» DIRECTIONS FOR THIS TASK: Below are records to give again exactly; omit each image they contain.

Stored data:
....

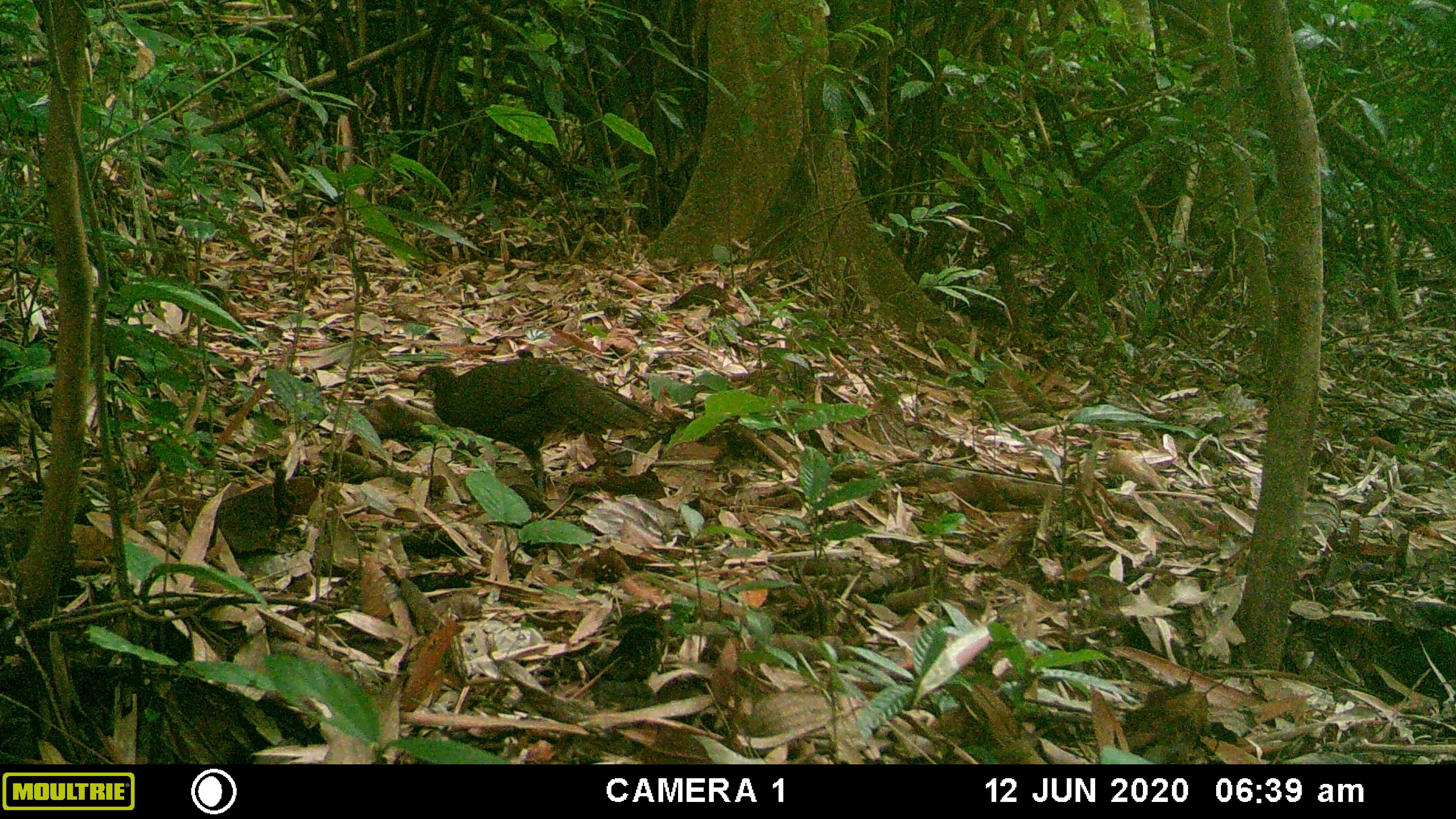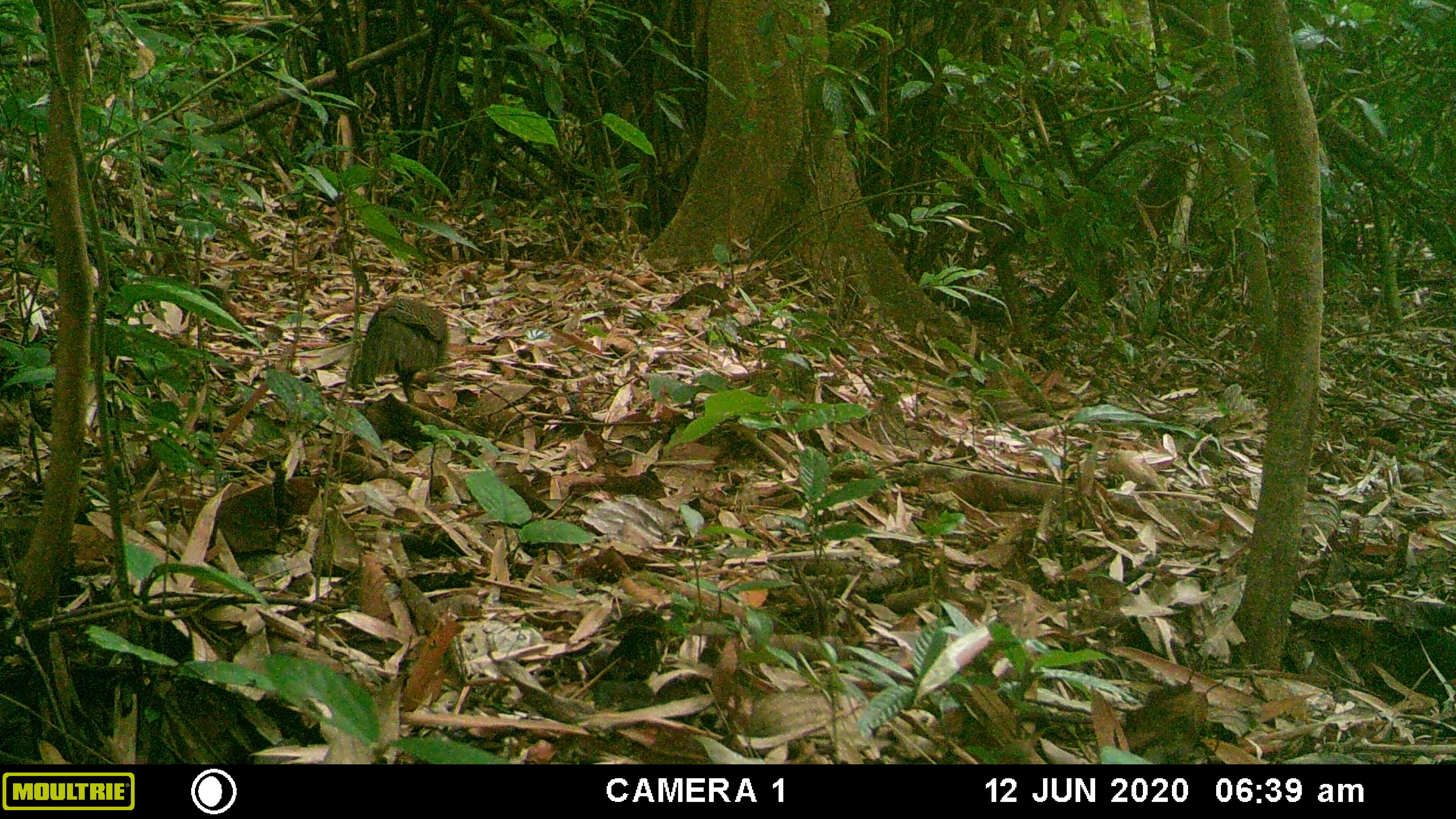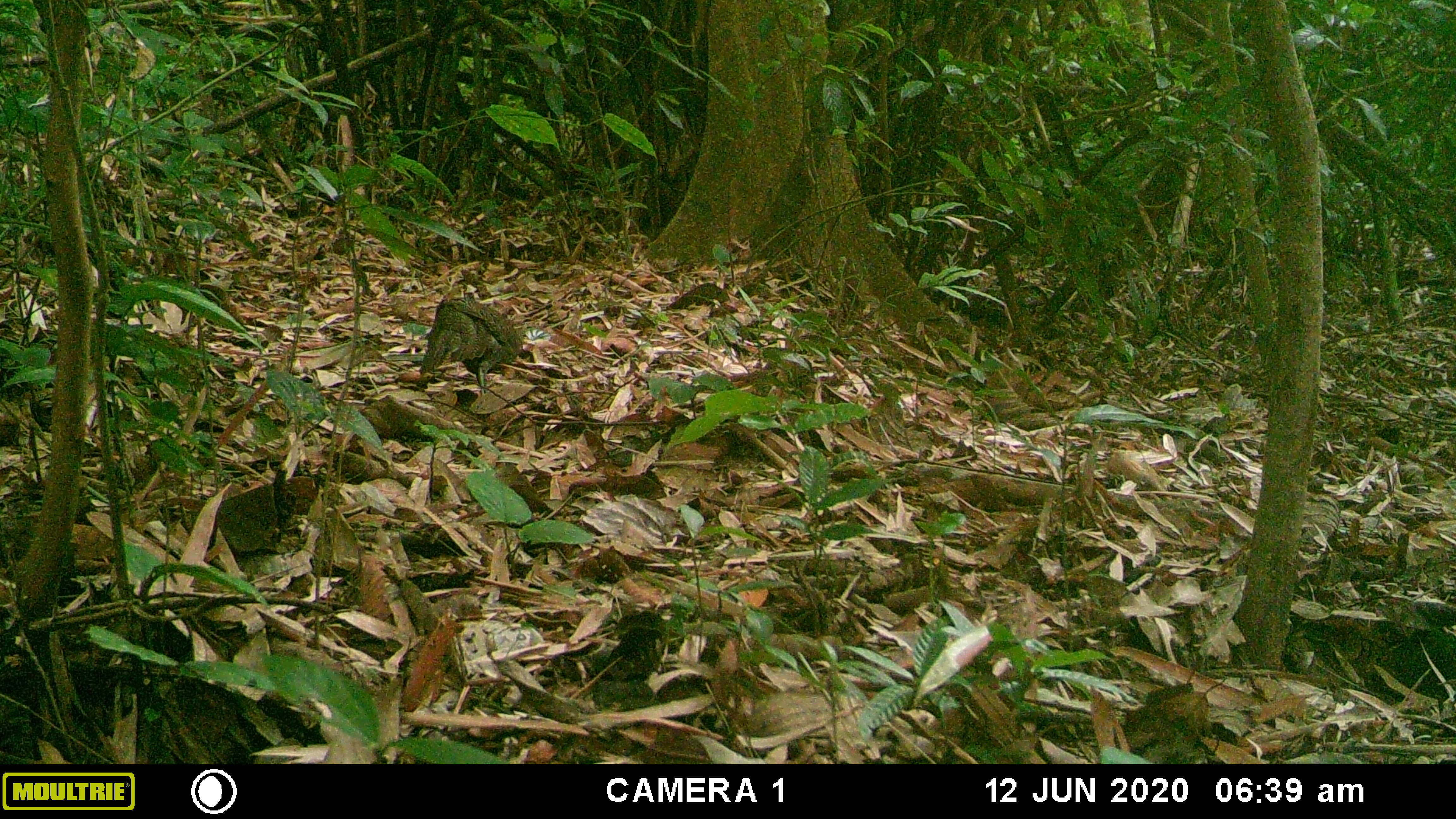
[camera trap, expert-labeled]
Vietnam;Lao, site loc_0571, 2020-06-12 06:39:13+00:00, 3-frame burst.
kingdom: Animalia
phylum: Chordata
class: Aves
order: Galliformes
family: Phasianidae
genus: Polyplectron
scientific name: Polyplectron bicalcaratum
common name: gray peacock-pheasant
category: grey peacock pheasant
Grey peacock pheasant (gray peacock-pheasant) (Polyplectron bicalcaratum). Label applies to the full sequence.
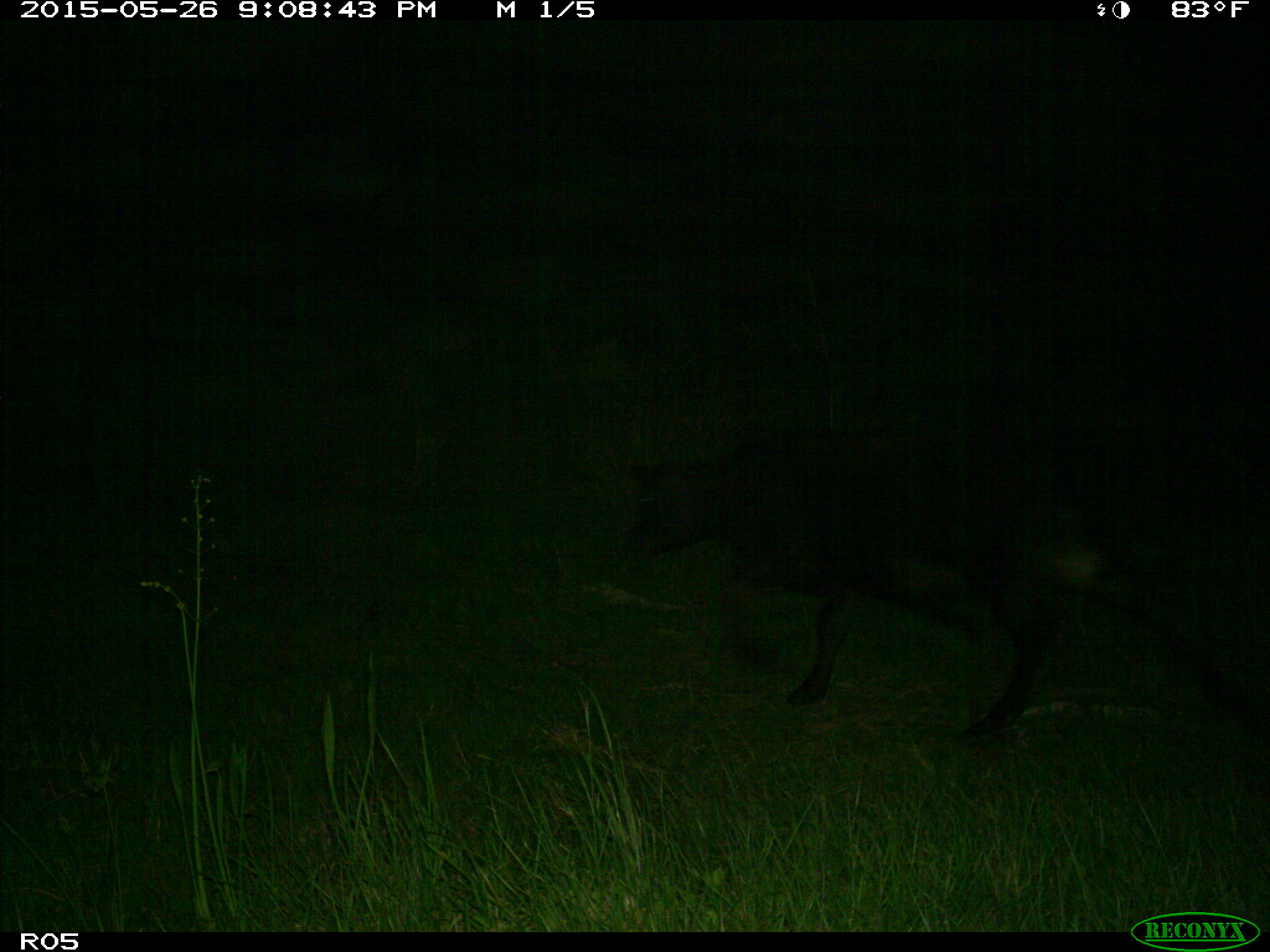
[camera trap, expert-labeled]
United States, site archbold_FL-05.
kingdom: Animalia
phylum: Chordata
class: Mammalia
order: Artiodactyla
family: Bovidae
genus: Bos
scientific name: Bos taurus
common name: domestic cow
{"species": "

....

» RESPONSE TO THIS TASK:
[camera trap, expert-labeled]
Vietnam;Lao, site loc_0571, 2020-06-12 06:39:13+00:00, 3-frame burst.
kingdom: Animalia
phylum: Chordata
class: Aves
order: Galliformes
family: Phasianidae
genus: Polyplectron
scientific name: Polyplectron bicalcaratum
common name: gray peacock-pheasant
category: grey peacock pheasant
Grey peacock pheasant (gray peacock-pheasant) (Polyplectron bicalcaratum). Label applies to the full sequence.
[camera trap, expert-labeled]
United States, site archbold_FL-05.
kingdom: Animalia
phylum: Chordata
class: Mammalia
order: Artiodactyla
family: Bovidae
genus: Bos
scientific name: Bos taurus
common name: domestic cow
{"species": "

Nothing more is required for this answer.